— START PASSAGE —
Germans lost 1:4 to the Italian Azzurri at Florence’s Franchi stadium on March 1, 2006, which happened to be Ash Wednesday. It was one of those international ‘friendlies’ after which the losing team ask themselves: with such friends, who needs foes? Even less surprising is the national and international reaction: a combination of angst, schadenfreude and pure sadomasochism. But the question to ask is: what is wrong with German football?
Alberto Gilardino of Italy after scoring on the 4th minute in the German-Italian international friendly on March 1, 2006
The sympathies and antipathies of the European nations amongst themselves can still be observed in their purest form when it comes to either football or the Eurovision song contest: the triviality of these pursuits apparently justifying a fallback to the dividing lines of the Second World War. Then there’s the pleasure at the fall of the mighty. The chorus of derision in the European press after the German debacle is by itself a proof of the relief sweeping through many a footballing nation: it’s as if German football had got the bird flu!
The “Klinsmann system”
It is not unknown in Europe that the Germans have been a bit under weather for some time now. After the legendary ‘Kaiser’ - Beckenbauer - Berti Vogts, Rudi Völler and Jürgen Klinsmann, all three national coaches have been in the nature of stopgaps, if not trial-and-error. Vogts lived more-or-less from the leftovers of the Beckenbauer era. Völler couldn’t make up his mind whether he should send the older generation of players into early pension. And the youthful Klinsmann staked everything on rejuvenation – and got Florence for his pains.
Klinsmann lives in the US, gets American fitness trainers to tone up his team ,doesn’t consider it infra dig to ask for tips from a successful German hockey coach. He believes in attacking, aggressive football – the Germans turned out in Florence in red jerseys as a symbol of aggression and passion, if one is to believe Klinsmann. Well, passion and aggression were the only two things missing in the German team in Florence.
— END PASSAGE —
— START INFORMATION PROVIDED —
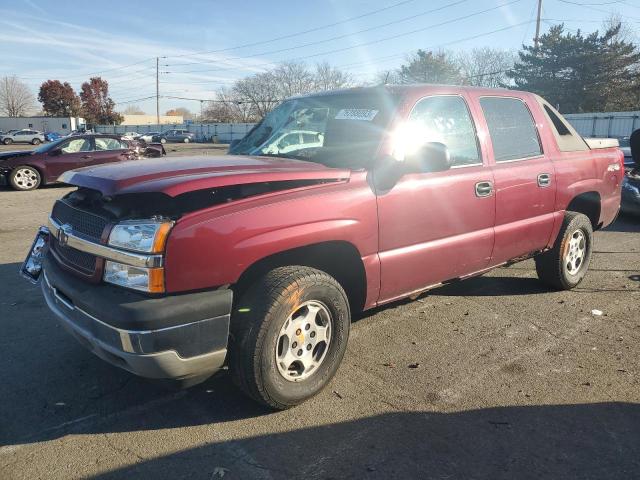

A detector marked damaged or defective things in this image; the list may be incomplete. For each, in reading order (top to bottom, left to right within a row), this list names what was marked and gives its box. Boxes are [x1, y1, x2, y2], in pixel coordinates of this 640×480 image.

front bumper damage [40, 255, 230, 382]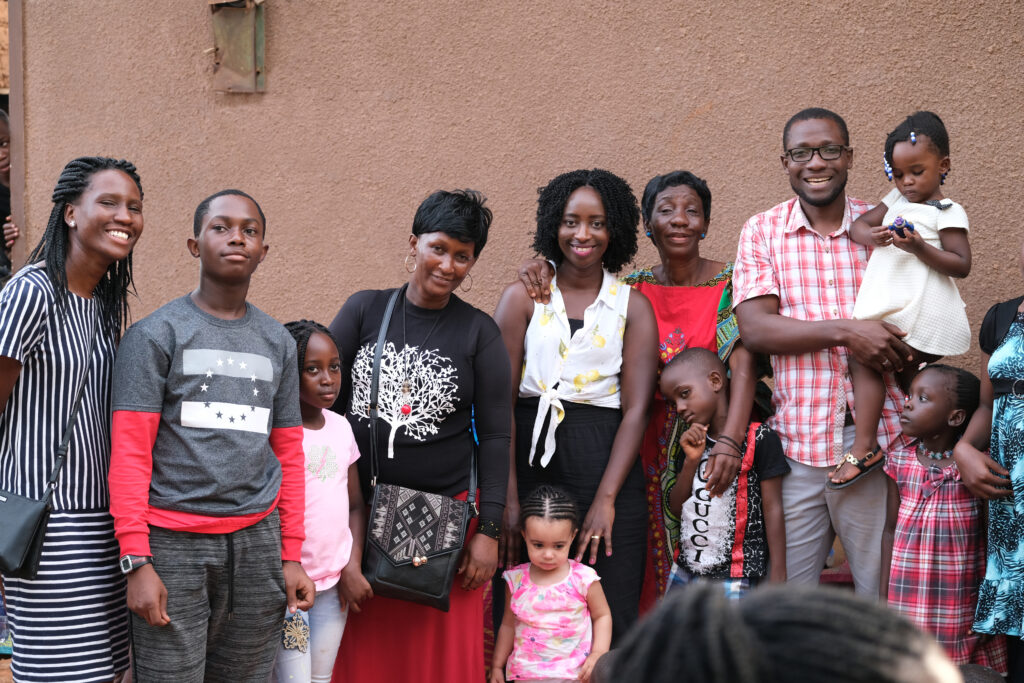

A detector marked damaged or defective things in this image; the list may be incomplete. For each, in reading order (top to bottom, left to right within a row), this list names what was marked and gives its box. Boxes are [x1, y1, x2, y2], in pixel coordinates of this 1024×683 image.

rusty metal panel [206, 0, 262, 93]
— END INFORMATION PROVIDED —
GOALS:
A – Can you copy the part of the German football article between "Alberto Gilardino of" and "the bird flu!", inclusive?
B – How would this sentence from the German football article read in Spanish: "Vogts lived more-or-less from the leftovers of the Beckenbauer era."

SOLUTIONS TO THE PROBLEMS:
A –
Alberto Gilardino of Italy after scoring on the 4th minute in the German-Italian international friendly on March 1, 2006
The sympathies and antipathies of the European nations amongst themselves can still be observed in their purest form when it comes to either football or the Eurovision song contest: the triviality of these pursuits apparently justifying a fallback to the dividing lines of the Second World War. Then there’s the pleasure at the fall of the mighty. The chorus of derision in the European press after the German debacle is by itself a proof of the relief sweeping through many a footballing nation: it’s as if German football had got the bird flu!

B – Vogts vivió más o menos de las sobras de la era Beckenbauer.